- Written request: According to the forum thread about field staff openings, what does the program come with in place of free product?

- Document passage:

=-=-=-=-=

# Field Staff members wanted!



## BIGNICK (Feb 14, 2006)

Hey everybody Vortex is in the market for some more field staff members. We curantly have openings in
Arkansas
Connecticut
Delaware
Idaho
Kansas
Kentucky
Louisana
Massachusetts
Minnesota
Montana
New Hampshire
Virginia

We have many staff members here, and are excited to work with a few more. The program is not free product how ever it comes with a huge discount as well as lots of free promotional gifts. If you are interested please e-mail me at [email protected]


----------



## Slippy Field (Nov 4, 2005)

You missed OHIO!  

Can't have enough field staff in Ohio.


----------



## JUMPMAN (Jun 5, 2005)

Slippy Field said:


> You missed OHIO!
> 
> Can't have enough field staff in Ohio.

=-=-=-=-=

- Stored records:
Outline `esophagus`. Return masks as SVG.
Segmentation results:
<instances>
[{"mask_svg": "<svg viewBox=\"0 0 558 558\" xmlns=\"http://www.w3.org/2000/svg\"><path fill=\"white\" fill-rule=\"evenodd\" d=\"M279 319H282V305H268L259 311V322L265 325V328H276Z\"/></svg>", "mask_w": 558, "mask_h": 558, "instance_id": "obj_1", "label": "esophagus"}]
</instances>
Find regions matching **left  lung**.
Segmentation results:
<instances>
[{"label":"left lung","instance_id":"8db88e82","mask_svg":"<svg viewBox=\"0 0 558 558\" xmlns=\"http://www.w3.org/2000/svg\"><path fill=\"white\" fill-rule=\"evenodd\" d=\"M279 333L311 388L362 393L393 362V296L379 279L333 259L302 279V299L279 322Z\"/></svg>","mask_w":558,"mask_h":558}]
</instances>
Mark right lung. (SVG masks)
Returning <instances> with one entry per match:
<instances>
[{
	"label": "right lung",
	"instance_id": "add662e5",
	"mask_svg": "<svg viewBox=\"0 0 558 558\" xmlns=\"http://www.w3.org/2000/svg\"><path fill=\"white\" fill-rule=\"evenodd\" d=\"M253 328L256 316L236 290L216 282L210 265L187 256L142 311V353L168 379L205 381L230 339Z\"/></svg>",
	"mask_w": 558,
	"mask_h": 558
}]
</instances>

=-=-=-=-=

- Answer to the task: A huge discount and lots of free promotional gifts.